====== MATERIAL FOR THE TASK ======

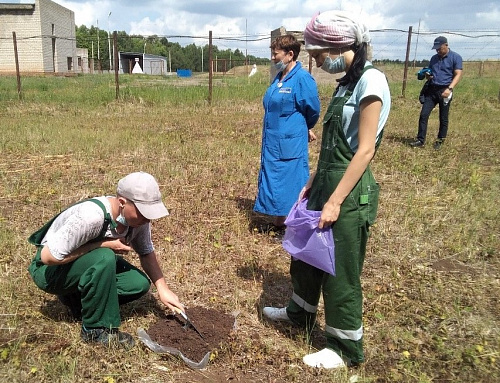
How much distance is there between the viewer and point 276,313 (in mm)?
2752

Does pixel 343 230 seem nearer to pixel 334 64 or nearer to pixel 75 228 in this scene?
pixel 334 64

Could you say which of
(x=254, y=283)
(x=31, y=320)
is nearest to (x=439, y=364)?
(x=254, y=283)

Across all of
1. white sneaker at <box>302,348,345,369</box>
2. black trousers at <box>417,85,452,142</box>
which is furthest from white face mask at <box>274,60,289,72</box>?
black trousers at <box>417,85,452,142</box>

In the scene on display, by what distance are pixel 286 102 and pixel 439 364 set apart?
232 cm

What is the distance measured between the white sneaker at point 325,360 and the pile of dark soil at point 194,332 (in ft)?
1.66

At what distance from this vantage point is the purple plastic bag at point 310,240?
6.86ft

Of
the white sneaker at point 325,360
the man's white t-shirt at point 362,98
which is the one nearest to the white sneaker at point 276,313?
the white sneaker at point 325,360

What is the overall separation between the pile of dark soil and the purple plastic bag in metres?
0.68

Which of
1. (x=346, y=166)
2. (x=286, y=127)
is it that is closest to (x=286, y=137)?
(x=286, y=127)

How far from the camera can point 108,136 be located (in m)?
7.66

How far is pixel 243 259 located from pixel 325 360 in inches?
55.8

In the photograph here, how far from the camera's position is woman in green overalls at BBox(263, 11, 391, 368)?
192 centimetres

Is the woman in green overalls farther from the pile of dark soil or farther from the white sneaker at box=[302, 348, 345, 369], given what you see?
the pile of dark soil

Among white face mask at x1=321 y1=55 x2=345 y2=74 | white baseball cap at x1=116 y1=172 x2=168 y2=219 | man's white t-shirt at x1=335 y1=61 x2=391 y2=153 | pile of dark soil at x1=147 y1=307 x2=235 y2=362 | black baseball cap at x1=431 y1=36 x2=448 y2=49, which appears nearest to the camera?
man's white t-shirt at x1=335 y1=61 x2=391 y2=153
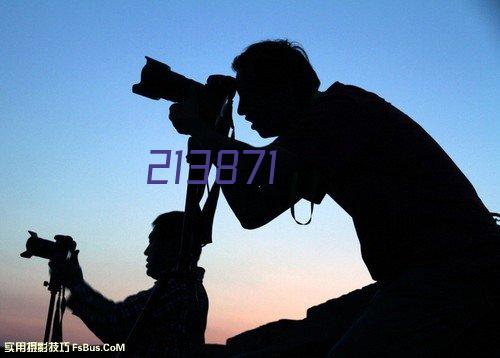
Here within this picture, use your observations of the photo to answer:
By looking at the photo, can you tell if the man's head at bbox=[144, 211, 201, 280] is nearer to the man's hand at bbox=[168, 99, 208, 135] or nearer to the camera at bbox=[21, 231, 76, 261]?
the camera at bbox=[21, 231, 76, 261]

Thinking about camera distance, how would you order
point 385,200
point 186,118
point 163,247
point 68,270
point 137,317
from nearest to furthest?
point 385,200 < point 186,118 < point 137,317 < point 68,270 < point 163,247

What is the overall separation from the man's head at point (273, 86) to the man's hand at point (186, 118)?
0.20 m

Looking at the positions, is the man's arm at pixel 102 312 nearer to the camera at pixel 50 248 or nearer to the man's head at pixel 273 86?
the camera at pixel 50 248

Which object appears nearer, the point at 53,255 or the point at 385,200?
the point at 385,200

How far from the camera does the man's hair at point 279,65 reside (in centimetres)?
213

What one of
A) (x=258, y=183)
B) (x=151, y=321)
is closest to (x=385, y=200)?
(x=258, y=183)

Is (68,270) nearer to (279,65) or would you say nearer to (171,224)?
(171,224)

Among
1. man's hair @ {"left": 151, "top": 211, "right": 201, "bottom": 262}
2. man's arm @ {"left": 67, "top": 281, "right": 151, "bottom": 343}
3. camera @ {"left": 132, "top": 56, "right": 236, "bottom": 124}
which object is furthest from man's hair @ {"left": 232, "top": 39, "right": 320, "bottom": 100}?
man's hair @ {"left": 151, "top": 211, "right": 201, "bottom": 262}

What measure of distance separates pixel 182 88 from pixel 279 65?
1.55ft

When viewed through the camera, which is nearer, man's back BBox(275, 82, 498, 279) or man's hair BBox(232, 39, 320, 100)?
man's back BBox(275, 82, 498, 279)

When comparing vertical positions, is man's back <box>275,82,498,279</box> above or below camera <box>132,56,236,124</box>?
below

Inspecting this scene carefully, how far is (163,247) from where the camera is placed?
4.10 metres

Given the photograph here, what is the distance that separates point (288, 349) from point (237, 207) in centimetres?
70

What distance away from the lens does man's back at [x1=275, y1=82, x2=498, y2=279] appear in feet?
5.28
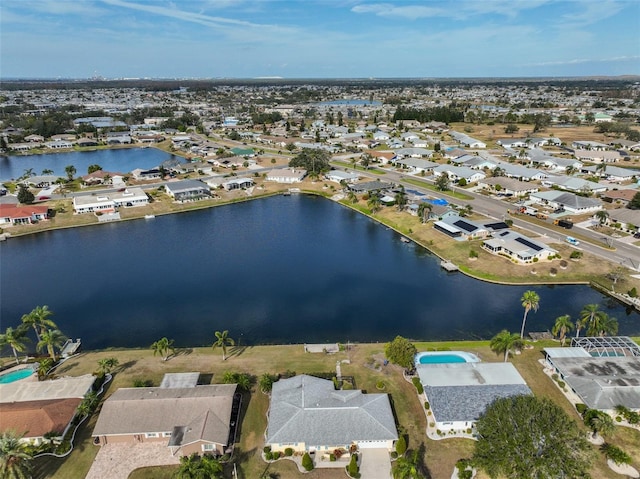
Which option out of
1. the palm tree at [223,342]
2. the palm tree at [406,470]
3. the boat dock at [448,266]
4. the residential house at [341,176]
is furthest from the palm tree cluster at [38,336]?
the residential house at [341,176]

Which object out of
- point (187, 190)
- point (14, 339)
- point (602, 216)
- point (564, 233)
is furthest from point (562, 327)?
point (187, 190)

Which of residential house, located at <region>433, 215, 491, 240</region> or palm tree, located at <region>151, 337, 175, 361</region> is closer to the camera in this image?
palm tree, located at <region>151, 337, 175, 361</region>

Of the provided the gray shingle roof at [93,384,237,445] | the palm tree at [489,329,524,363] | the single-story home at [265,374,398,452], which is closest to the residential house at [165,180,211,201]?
the gray shingle roof at [93,384,237,445]

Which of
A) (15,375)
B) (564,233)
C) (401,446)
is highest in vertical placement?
(564,233)

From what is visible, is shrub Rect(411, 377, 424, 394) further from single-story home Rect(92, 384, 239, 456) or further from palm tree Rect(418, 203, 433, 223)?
palm tree Rect(418, 203, 433, 223)

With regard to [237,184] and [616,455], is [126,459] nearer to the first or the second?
[616,455]

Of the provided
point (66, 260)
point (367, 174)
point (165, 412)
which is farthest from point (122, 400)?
point (367, 174)
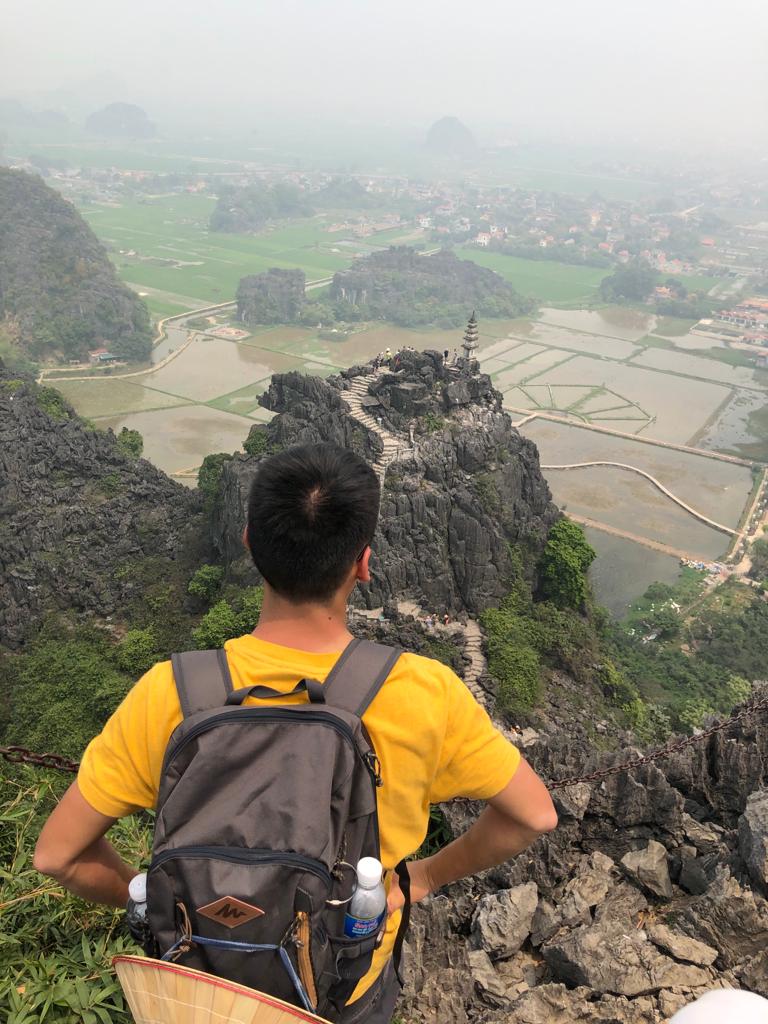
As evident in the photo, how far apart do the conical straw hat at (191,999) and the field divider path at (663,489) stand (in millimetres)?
43207

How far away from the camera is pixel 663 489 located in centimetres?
4531

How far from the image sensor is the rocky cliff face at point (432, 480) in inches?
942

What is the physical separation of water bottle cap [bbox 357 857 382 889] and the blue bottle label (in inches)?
5.3

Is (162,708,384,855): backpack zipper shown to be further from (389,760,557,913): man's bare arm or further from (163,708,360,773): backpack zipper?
(389,760,557,913): man's bare arm

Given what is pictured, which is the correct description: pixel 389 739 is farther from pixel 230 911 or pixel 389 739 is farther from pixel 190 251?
pixel 190 251

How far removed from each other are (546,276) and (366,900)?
11653cm

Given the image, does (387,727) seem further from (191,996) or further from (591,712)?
(591,712)

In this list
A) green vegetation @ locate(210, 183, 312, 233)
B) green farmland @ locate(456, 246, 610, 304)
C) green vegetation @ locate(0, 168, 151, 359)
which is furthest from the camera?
green vegetation @ locate(210, 183, 312, 233)

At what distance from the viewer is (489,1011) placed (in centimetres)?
543

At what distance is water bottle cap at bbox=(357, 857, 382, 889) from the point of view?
257 centimetres

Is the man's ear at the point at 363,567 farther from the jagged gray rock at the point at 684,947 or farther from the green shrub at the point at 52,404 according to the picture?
the green shrub at the point at 52,404

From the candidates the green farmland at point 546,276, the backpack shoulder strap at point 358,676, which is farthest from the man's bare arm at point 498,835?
the green farmland at point 546,276

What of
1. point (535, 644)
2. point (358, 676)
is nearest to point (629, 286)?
point (535, 644)

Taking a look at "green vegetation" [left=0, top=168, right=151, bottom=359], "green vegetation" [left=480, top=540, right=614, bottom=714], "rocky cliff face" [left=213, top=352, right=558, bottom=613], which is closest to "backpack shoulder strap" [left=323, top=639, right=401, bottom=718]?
"green vegetation" [left=480, top=540, right=614, bottom=714]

======

**YOUR OBJECTIVE**
Please switch "purple plastic bag" to "violet plastic bag" throughout the records and write them out again with nothing else changed. Leave the pictures out of your copy.

**FULL ANSWER**
How much distance is there between the viewer and point 276,313 (in mm)?
2752

Does pixel 343 230 seem nearer to pixel 334 64 or nearer to pixel 75 228 in this scene?
pixel 334 64

Could you say which of
(x=254, y=283)
(x=31, y=320)
is nearest to (x=439, y=364)?
(x=254, y=283)

Across all of
1. white sneaker at <box>302,348,345,369</box>
2. black trousers at <box>417,85,452,142</box>
which is furthest from white face mask at <box>274,60,289,72</box>?
black trousers at <box>417,85,452,142</box>

In the scene on display, by what distance are pixel 286 102 and pixel 439 364 set apart?
232 cm

What is the distance measured between the white sneaker at point 325,360 and the pile of dark soil at point 194,332 (in ft)?
1.66

At what distance from this vantage point is the violet plastic bag at point 310,240?
6.86ft

Of
the white sneaker at point 325,360
the man's white t-shirt at point 362,98
which is the one nearest to the white sneaker at point 276,313?
the white sneaker at point 325,360

What is the overall separation between the pile of dark soil and the violet plastic bag in metres?
0.68

Which of
1. (x=346, y=166)
2. (x=286, y=127)
is it that is closest to (x=286, y=137)?
(x=286, y=127)

How far from the camera can point 108,136 be located (in m)?
7.66

How far is pixel 243 259 located from pixel 325 360 in inches?
55.8

In the photograph here, how far from the camera's position is woman in green overalls at BBox(263, 11, 391, 368)?
192 centimetres

Is the woman in green overalls farther from the pile of dark soil or farther from the white sneaker at box=[302, 348, 345, 369], given what you see?
the pile of dark soil

Among white face mask at x1=321 y1=55 x2=345 y2=74 | white baseball cap at x1=116 y1=172 x2=168 y2=219 | man's white t-shirt at x1=335 y1=61 x2=391 y2=153 | pile of dark soil at x1=147 y1=307 x2=235 y2=362 | black baseball cap at x1=431 y1=36 x2=448 y2=49, which appears nearest to the camera?
man's white t-shirt at x1=335 y1=61 x2=391 y2=153
Here within this picture, use your observations of the photo to answer:
By looking at the photo, can you tell if the man's head at bbox=[144, 211, 201, 280] is nearer to the man's hand at bbox=[168, 99, 208, 135] or nearer to the camera at bbox=[21, 231, 76, 261]?
the camera at bbox=[21, 231, 76, 261]

Thinking about camera distance, how would you order
point 385,200
point 186,118
point 163,247
point 68,270
point 137,317
from nearest to furthest?
point 385,200 < point 186,118 < point 137,317 < point 68,270 < point 163,247

What is the overall separation from the man's head at point (273, 86) to the man's hand at point (186, 118)?
0.20 m

Looking at the positions, is the man's arm at pixel 102 312 nearer to the camera at pixel 50 248 or nearer to the man's head at pixel 273 86?
the camera at pixel 50 248

Which object appears nearer, the point at 53,255 or the point at 385,200?
the point at 385,200

How far from the camera does the man's hair at point 279,65 reside (in centimetres)?
213

What one of
A) (x=258, y=183)
B) (x=151, y=321)
is closest to (x=385, y=200)?
(x=258, y=183)

Is (68,270) nearer to (279,65) or would you say nearer to (171,224)?
(171,224)

Among
1. man's hair @ {"left": 151, "top": 211, "right": 201, "bottom": 262}
2. man's arm @ {"left": 67, "top": 281, "right": 151, "bottom": 343}
3. camera @ {"left": 132, "top": 56, "right": 236, "bottom": 124}
which object is furthest from man's hair @ {"left": 232, "top": 39, "right": 320, "bottom": 100}?
man's hair @ {"left": 151, "top": 211, "right": 201, "bottom": 262}

What measure of distance separates pixel 182 88 from pixel 279 65?
1.55ft

When viewed through the camera, which is nearer, man's back BBox(275, 82, 498, 279) or man's hair BBox(232, 39, 320, 100)?
man's back BBox(275, 82, 498, 279)

When comparing vertical positions, is man's back <box>275,82,498,279</box> above or below camera <box>132,56,236,124</box>?
below

Inspecting this scene carefully, how far is (163,247) from where the camera is placed?
4.10 metres

Given the photograph here, what is the distance that separates point (288, 349) from point (237, 207) in centimetres?
70

What distance away from the lens does man's back at [x1=275, y1=82, x2=498, y2=279] appear in feet?
5.28
Which option out of
1. the palm tree at [223,342]
2. the palm tree at [406,470]
3. the boat dock at [448,266]
4. the residential house at [341,176]
is furthest from the palm tree cluster at [38,336]?
the residential house at [341,176]

Which object out of
- point (187, 190)
- point (14, 339)
- point (602, 216)
- point (564, 233)
is furthest from point (562, 327)?
point (187, 190)

Which of residential house, located at <region>433, 215, 491, 240</region> or palm tree, located at <region>151, 337, 175, 361</region> is closer to the camera in this image?
palm tree, located at <region>151, 337, 175, 361</region>

Of the provided the gray shingle roof at [93,384,237,445] | the palm tree at [489,329,524,363] | the single-story home at [265,374,398,452], which is closest to the residential house at [165,180,211,201]?
the gray shingle roof at [93,384,237,445]

Which of
A) (15,375)
B) (564,233)
C) (401,446)
is highest in vertical placement?
(564,233)

From what is visible, is shrub Rect(411, 377, 424, 394) further from single-story home Rect(92, 384, 239, 456) or further from palm tree Rect(418, 203, 433, 223)?
palm tree Rect(418, 203, 433, 223)

With regard to [237,184] and [616,455], is [126,459] nearer to the first or the second?
[616,455]

Of the provided
point (66, 260)
point (367, 174)
point (165, 412)
which is farthest from point (122, 400)?
point (367, 174)
As evident in the photo, how far apart do the conical straw hat at (191,999) and the field divider path at (663,489) stand (in millimetres)?
43207

How far away from the camera is pixel 663 489 located in centimetres?
4531

How far from the image sensor is the rocky cliff face at point (432, 480) in inches?
942

What is the physical separation of water bottle cap [bbox 357 857 382 889] and the blue bottle label (in inches)?
5.3

Is (162,708,384,855): backpack zipper shown to be further from (389,760,557,913): man's bare arm or further from (163,708,360,773): backpack zipper?
(389,760,557,913): man's bare arm

Given what is pictured, which is the correct description: pixel 389 739 is farther from pixel 230 911 or pixel 389 739 is farther from pixel 190 251?
pixel 190 251

How far removed from each other are (546,276) and (366,900)?
11653cm

Given the image, does (387,727) seem further from (191,996) or further from (591,712)?
(591,712)

In this list
A) green vegetation @ locate(210, 183, 312, 233)
B) green farmland @ locate(456, 246, 610, 304)
C) green vegetation @ locate(0, 168, 151, 359)
which is furthest from the camera?
green vegetation @ locate(210, 183, 312, 233)

At what distance from the viewer is (489,1011) placed (in centimetres)?
543

At what distance is water bottle cap at bbox=(357, 857, 382, 889) from the point of view?
257 centimetres

Is the man's ear at the point at 363,567 farther from the jagged gray rock at the point at 684,947 or farther from the green shrub at the point at 52,404 according to the picture?
the green shrub at the point at 52,404

From the candidates the green farmland at point 546,276, the backpack shoulder strap at point 358,676, which is farthest from the man's bare arm at point 498,835?
the green farmland at point 546,276

What of
1. point (535, 644)
2. point (358, 676)
is nearest to point (629, 286)?
point (535, 644)

Taking a look at "green vegetation" [left=0, top=168, right=151, bottom=359], "green vegetation" [left=480, top=540, right=614, bottom=714], "rocky cliff face" [left=213, top=352, right=558, bottom=613], which is closest to "backpack shoulder strap" [left=323, top=639, right=401, bottom=718]?
"green vegetation" [left=480, top=540, right=614, bottom=714]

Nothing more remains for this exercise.